RL – Fragen und Antworten:Zara Beard

Die Tochter des berühmten Fotografen Peter Beard führt das wilde Familienerbe fort
Ihr Familienname eilt ihr voraus, ebenso wie die Geschichte ihres Vaters Peter Beard, des Fotografen und internationalen Playboys, der in Montauk zu Hause war, wenn er nicht gerade die Wildnis Kenias dokumentierte und die Welt auf seine ganz eigene Art und Weise erkundete. Doch trotz all des Trubels rund um das Leben ihres Vaters sind Zara Beards Kindheitserinnerungen eher privater Art und drehen sich um Natur, Abenteuer und wunderbare Momente – Ideale, die auch die glücklichen Tage in der östlichsten Küstenstadt der USA definieren, in der sie die Sommermonate verbrachte. Jetzt lebt Zara Beard mit ihrem Ehemann und ihrer kleinen Tochter in East Hampton und führt das Vermächtnis ihres Vaters mit EchoWild weiter – einer Rettungsorganisation für Wildtiere, die sie Anfang 2025 ins Leben gerufen hat. Diese gemeinnützige Organisation konzentriert sich auf lokale Initiativen und Projekte in der gesamten Region, wie zum Beispiel Wildtiertunnel in East Hampton, gemeinschaftliche Regengärten und wildtiersichere Angelausrüstungen. Zara Beard beschreibt ihre schönsten Erinnerungen an das Leben mit ihrem Vater in Montauk mit ihren eigenen Worten. —Shannon Adducci

Was sind Ihre schönsten Erinnerungen an Ihre Kindheit in Montauk?

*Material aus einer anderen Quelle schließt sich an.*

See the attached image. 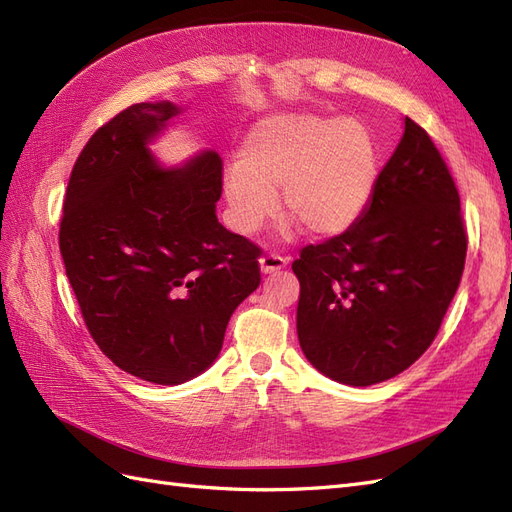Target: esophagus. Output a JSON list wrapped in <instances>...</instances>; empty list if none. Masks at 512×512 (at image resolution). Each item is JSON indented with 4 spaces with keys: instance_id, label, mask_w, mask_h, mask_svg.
<instances>
[{
    "instance_id": "obj_1",
    "label": "esophagus",
    "mask_w": 512,
    "mask_h": 512,
    "mask_svg": "<svg viewBox=\"0 0 512 512\" xmlns=\"http://www.w3.org/2000/svg\"><path fill=\"white\" fill-rule=\"evenodd\" d=\"M285 266H287V261L281 255H266V257L259 259V268L264 274H272V272H277Z\"/></svg>"
}]
</instances>
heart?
<instances>
[{
    "mask_svg": "<svg viewBox=\"0 0 512 512\" xmlns=\"http://www.w3.org/2000/svg\"><path fill=\"white\" fill-rule=\"evenodd\" d=\"M378 149L361 121L287 112L259 121L242 142L222 192L231 227L253 235L277 209L316 238L348 231L368 207Z\"/></svg>",
    "mask_w": 512,
    "mask_h": 512,
    "instance_id": "obj_1",
    "label": "heart"
}]
</instances>
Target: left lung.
<instances>
[{
    "instance_id": "obj_1",
    "label": "left lung",
    "mask_w": 512,
    "mask_h": 512,
    "mask_svg": "<svg viewBox=\"0 0 512 512\" xmlns=\"http://www.w3.org/2000/svg\"><path fill=\"white\" fill-rule=\"evenodd\" d=\"M461 199L426 131L404 134L361 218L300 251L298 342L307 361L352 387L398 376L424 355L461 283Z\"/></svg>"
}]
</instances>
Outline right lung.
<instances>
[{
    "mask_svg": "<svg viewBox=\"0 0 512 512\" xmlns=\"http://www.w3.org/2000/svg\"><path fill=\"white\" fill-rule=\"evenodd\" d=\"M181 112L144 101L99 127L73 166L60 222L90 335L123 372L155 385L203 374L261 281L259 248L216 216L220 155L166 166L151 153Z\"/></svg>",
    "mask_w": 512,
    "mask_h": 512,
    "instance_id": "1",
    "label": "right lung"
}]
</instances>
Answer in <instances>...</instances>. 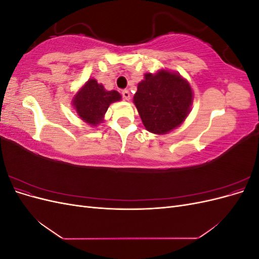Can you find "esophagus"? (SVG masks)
<instances>
[{"mask_svg": "<svg viewBox=\"0 0 259 259\" xmlns=\"http://www.w3.org/2000/svg\"><path fill=\"white\" fill-rule=\"evenodd\" d=\"M122 97L125 99V100H130L131 99V93L128 90H124L122 91Z\"/></svg>", "mask_w": 259, "mask_h": 259, "instance_id": "esophagus-1", "label": "esophagus"}]
</instances>
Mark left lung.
<instances>
[{
	"mask_svg": "<svg viewBox=\"0 0 259 259\" xmlns=\"http://www.w3.org/2000/svg\"><path fill=\"white\" fill-rule=\"evenodd\" d=\"M193 94L190 84L168 70L146 73L134 95L145 127L153 134L163 135L182 124L190 112Z\"/></svg>",
	"mask_w": 259,
	"mask_h": 259,
	"instance_id": "8db88e82",
	"label": "left lung"
}]
</instances>
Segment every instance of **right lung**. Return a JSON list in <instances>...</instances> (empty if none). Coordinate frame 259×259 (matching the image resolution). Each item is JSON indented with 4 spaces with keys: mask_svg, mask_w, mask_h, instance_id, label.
Segmentation results:
<instances>
[{
    "mask_svg": "<svg viewBox=\"0 0 259 259\" xmlns=\"http://www.w3.org/2000/svg\"><path fill=\"white\" fill-rule=\"evenodd\" d=\"M119 100L121 95L116 91H106L103 84L90 79L74 95L72 106L81 120L92 126H97L104 121L110 104Z\"/></svg>",
    "mask_w": 259,
    "mask_h": 259,
    "instance_id": "right-lung-1",
    "label": "right lung"
}]
</instances>
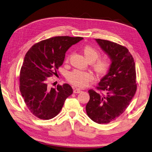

Montauk war nicht einfach nur ein Ort – es war pulsierend, es hatte den wilden, unbändigen Rhythmus von Wind, Salz und Meer. Unser Haus war am Rand von Montauk, zwischen Land und Himmel, wo die unendlichen Weiten des Ozeans begannen. Ich verbrachte dort so viel Zeit wie irgend möglich – die Sommermonate, die Wochenenden und andere Tage, an denen ich dem Alltag in der Stadt entfliehen konnte. In der Stadt war alles strukturiert, Montauk bedeutete Freiheit. Ich erinnere mich an den ersten tiefen Atemzug, wenn ich aus dem Auto stieg, an den unverwechselbaren Geruch von Salz und Gras, an die elektrisierte Energie in der Luft vor einem Sturm. Lange sonnige Tage voller Abenteuer, noch längere Nächte beim Rauschen der Wellen, die sich endlos an den Klippen brachen. Wir waren wild, barfuß, kamen und gingen mit den Gezeiten, mit dem wechselnden Licht. Montauk war lebendig, und wenn man es zuließ, konnte man sich diese Lebendigkeit zu eigen machen.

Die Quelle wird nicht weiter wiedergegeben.